__Фрагмент текста__:
________________________
В. С. Соловьев и Л. М. Лопатин



 

Л. М. Лопатин ошибается в своем предположении, будто я был "взволнован" его критическими статьями о моей книге. Я мог бы быть взволнован какими-либо недопустимыми нападками личного свойства; но самая их возможность устраняется категорическим заявлением моего критика в последней его статье: "я нисколько не сомневаюсь, что князь Трубецкой всегда питал к Соловьеву самые теплые дружеские чувства, что идеи Соловьева оказали на него неотразимое и весьма прочное влияние и что разрыв с взглядами Соловьева составил глубокий кризис в его духовной жизни". ("Вопр. фил.", кн. 123, стр. 497).

Оставляя в стороне неточное выражение "разрыв" (на самом деле никакого разрыва у меня с Соловьевым не было), я с удовольствием отмечаю, что этими словами устраняется многое, что могло подавать повод к недоразумениям в предшествующих статьях Л. М. Лопатина. Раз его критика не касается моего личного отношения к Соловьеву, я могу относиться к ней тем более спокойно, что и к моей книге она не имеет ровно никакого отношения.

Если бы кто-либо из критиков Л. М. Лопатина, разбирая его произведения, вынес ему суровый приговор как материалисту или эмпирику, Л. М. едва ли был бы этим взволнован: он просто-напросто предложил бы такому критику -- познакомиться с его произведениями. Моя первая полемическая статья в ответ Л. М. Лопатину, -- в сущности заключала в себе именно этот совет, выраженный в деликатной форме. Теперь, после того как он написал о моей книге целых три статьи в сто тридцать страниц, совет этот является несколько запоздалым, и мне придется говорить лишь о последствиях его неисполнения.

Я не хочу этим сказать, что мой критик не прочитал моей книги. Кое-что он в ней несомненно прочел; я не берусь судить, прочел ли он всю книгу или только отдельные, случайно избранные им главы и страницы. Но в данном случае это не имеет значения: он знает и помнит из моего "Миросозерцания Соловьева" во всяком случае только отдельные выдержки. Целое, как я уже имел случай об этом говорить, остается совершенно вне его поля зрения. Мы сейчас увидим, как это отзывается на его критике.
________________________
[Извлеченные строки данных]
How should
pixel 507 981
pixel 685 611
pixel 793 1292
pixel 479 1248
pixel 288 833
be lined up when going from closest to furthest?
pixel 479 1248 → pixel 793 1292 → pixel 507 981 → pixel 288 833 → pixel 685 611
________________________
Допишите полемический ответ на критику Л. М. Лопатина, начав сразу после его последнего предложения.

Едва ли есть надобность напоминать Л. М. Лопатину, что философская критика должна быть прежде всего имманентною. Она должна судить философское произведение с точки зрения его собственных задач и его собственных основных принципов. В предыдущей моей статье я уже выяснил, насколько смутное представление о моих задачах имеет Л. М. Лопатин. К сказанному там необходимо добавить, что Л. М. Лопатин не улавливает и того, что составляет основную мысль моего исследования и основной его принцип. А между тем этот основной принцип определенно выражен во многих местах моей книги, и им так или иначе определяется все мною написанное. Идея богочеловечества, вот то, в чем для меня "сплетаются воедино все нити мысли Соловьева" (т. I, 325). "Центральное место в учении Соловьева занимает то самое, что служит центром всего христианского вероучения. В его глазах вся умственная жизнь, а, следовательно, и философия, должна быть прежде всего жизнью во Христе" (т. I, 343). И этот же основной принцип учения Соловьева, принимаемый мною всецело, служит для меня критерием для различения живого от мертвого в учении Соловьева. Согласно с этим мое заключение так резюмирует смысл моей книги: "в предшествовавшем изложении я попытался выяснить, что в этом учении представляется живым и что -- отжившим. Его живое зерно заключается в утверждении Богочеловечества, как начала и конца мирового процесса: его мертвая скорлупа выражается в ряде утопий, которые так или иначе сводятся к ложной идеализации земного" (т. И, 388).

С этой именно точки зрения я подверг учение Соловьева той "имманентной критике", о которой я говорю в моем предисловии: согласное с идеей Богочеловечества я принял, а несогласное -- отверг. Я пришел к тому заключению, что именно в этой идее учение Соловьева живо: "ибо все отжившие ныне мечты "Соловьева исторического" находятся в полном противоречии с той центральной его идеей Богочеловечества, которая составляет бессмертную душу его учения. Именно ею они осуждаются. В этом заключается то глубокое убеждение, к которому привела меня имманентная критика миросозерцания Соловьева" (т. I, X.).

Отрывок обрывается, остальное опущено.